Getting and Cleaning Data Project

This repository contains an R script run_analysis.R with functions for combining and analyzing the UCI HAR Dataset available at:

https://d396qusza40orc.cloudfront.net/getdata%2Fprojectfiles%2FUCI%20HAR%20Dataset.zip

The functions expect the zip file to be extracted in the current working directory.

The main functions are:

  • create_combined_dataset: This will return a data frame table containing the combined data from both the test and training datasets in the UCI HAR data set. Only data points for mean and standard deviation values are included in the table. The first two columns in the table are the subject number and the activity label. See the Code Book below for the other variables.

  • save_combined_dataset: This will write the combined dataset to the file combined.txt in the current directory.

  • read_combined_dataset: This will read the combined dataset from the file combined.txt.

  • create_tidy_dataset: This will summarize the combined dataset with the average value by subject and activity for every data value.

  • save_tidy_dataset: This will write the given dataset to tidy.txt.

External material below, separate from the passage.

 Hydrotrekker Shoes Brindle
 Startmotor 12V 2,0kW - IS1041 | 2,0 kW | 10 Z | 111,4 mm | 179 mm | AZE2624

  • read_tidy_dataset: This will read the tidy dataset from tidy.txt.

Code Book

The first two columns in the tidy data set are subject, the numeric label of the individual subject, and activity, one of:

  • LAYING
  • SITTING
  • STANDING
  • WALKING
  • WALKING_DOWNSTAIRS
  • WALKING_UPSTAIRS

The remaining feature columns are of the form mean.VAR.TYPE.[COOR]. where VAR is one of:

  • tBodyAcc
  • tGravityAcc
  • tBodyAccJerk
  • tBodyGyro
  • tBodyGyroJerk
  • tBodyAccMag
  • tGravityAccMag
  • tBodyAccJerkMag
  • tBodyGyroMag
  • tBodyGyroJerkMag
  • fBodyAcc
  • fBodyAccJerk
  • fBodyGyro
  • fBodyAccMag
  • fBodyAccJerkMag
  • fBodyGyroMag
  • fBodyGyroJerkMag

The TYPE is either mean or std (standard deviation). Finally, the optional COOR is either X, Y, or Z. Each feature column is the average value of the corresponding feature from the combined dataset, grouped by subject and activity. Only features for the estimated mean and standard deviation are included in this tidy data set.

Here is how the features in the original dataset were obtained (taken from the original dataset README):

The features selected for this database come from the accelerometer and gyroscope 3-axial raw signals tAcc-XYZ and tGyro-XYZ. These time domain signals (prefix 't' to denote time) were captured at a constant rate of 50 Hz. Then they were filtered using a median filter and a 3rd order low pass Butterworth filter with a corner frequency of 20 Hz to remove noise. Similarly, the acceleration signal was then separated into body and gravity acceleration signals (tBodyAcc-XYZ and tGravityAcc-XYZ) using another low pass Butterworth filter with a corner frequency of 0.3 Hz.

Subsequently, the body linear acceleration and angular velocity were derived in time to obtain Jerk signals (tBodyAccJerk-XYZ and tBodyGyroJerk-XYZ). Also the magnitude of these three-dimensional signals were calculated using the Euclidean norm (tBodyAccMag, tGravityAccMag, tBodyAccJerkMag, tBodyGyroMag, tBodyGyroJerkMag).

Finally a Fast Fourier Transform (FFT) was applied to some of these signals producing fBodyAcc-XYZ, fBodyAccJerk-XYZ, fBodyGyro-XYZ, fBodyAccJerkMag, fBodyGyroMag, fBodyGyroJerkMag. (Note the 'f' to indicate frequency domain signals).

These signals were used to estimate variables of the feature vector for each pattern:
'-XYZ' is used to denote 3-axial signals in the X, Y and Z directions.